That is a bold ambition. It’s also an unattainable one. Each step up the escalation ladder plays to Iran’s strengths, not America’s. Tehran repeatedly has demonstrated a willingness to absorb punishment in pursuit of political objectives it considers vital.
Trump’s Iran policy has now descended into a farce. Having declared that he, like the mullahs, would impose tolls on commercial traffic transiting the Strait of Hormuz, he flip-flopped overnight as if he never really meant to contradict his own administration’s objective to restore freedom of navigation through international waters. He is flailing about for a strategy.
Supporters of the Iran war may argue that the US is at last confronting the 47-year campaign the Islamic Republic has waged against its neighbours, America, the international community and, indeed, its own people.
But if that were the objective, the strategy so far has produced the opposite result. Iran’s leverage has increased, the credibility of US alliances has been tarnished, the risks to global energy markets have grown and the prospect of a wider economic downturn has become more acute.

It wouldn't be a lizard Oz yarn without a snap of boys splashing about, Boys play in the shallow waters of the Strait of Hormuz, as a plume of smoke rises from an explosion in the background. Picture: AP



On and on the swishing Switzer ranted, without mentioning the way that his kissing US cousins continue to host the most obnoxious members of King Donald's regime... so that they can do their hellfire, end of civilisation, war crimes in the offing routine




Quelle debacle ...

Only a fortnight or so ago, Trump declared that he had no desire to become a second Herbert Hoover, the US president (1929-33) whose economic policies are widely associated with the onset of the Depression. Today, however, his rhetoric increasingly echoes that of the late Republican senator Lindsey Graham, the last of the neo-cons, who never knew a war he did not support.
The reversal is remarkable. Having campaigned against America’s “forever wars”, Trump now appears determined to escalate the conflict with Iran, intensifying the air campaign and the naval pressure on the regime.
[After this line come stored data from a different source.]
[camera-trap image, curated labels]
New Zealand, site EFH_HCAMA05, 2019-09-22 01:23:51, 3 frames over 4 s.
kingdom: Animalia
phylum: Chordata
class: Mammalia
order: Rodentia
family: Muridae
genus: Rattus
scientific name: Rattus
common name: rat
Just one more heave, we are told, and the job will be done.
But does Iran yield to overwhelming pressure? The evidence so far suggests otherwise. Neither strategic bombing nor a naval blockade has persuaded Tehran to abandon what it regards as its vital interests. The argument that still greater pressure will somehow produce a different outcome is fanciful.
The mullahs represent a nasty, brutal Shia theocracy, but from their perspective they confront an existential threat.
Washington and Jerusalem have made little secret of their desire to see the regime blown up into smithereens. Under those circumstances, Iran’s leaders are prepared to endure extraordinary hardship before capitulating to Trump’s demands.
That is why Tehran is unlikely merely to survive this confrontation; it is seeking to exploit it. The regime’s objective is to emerge from the conflict with greater leverage, secure financial concessions to rebuild its economy and military capabilities, consolidate its influence over the Strait of Hormuz and strengthen what it sees as the foundations of a Pax Iranica across the Gulf. What a debacle.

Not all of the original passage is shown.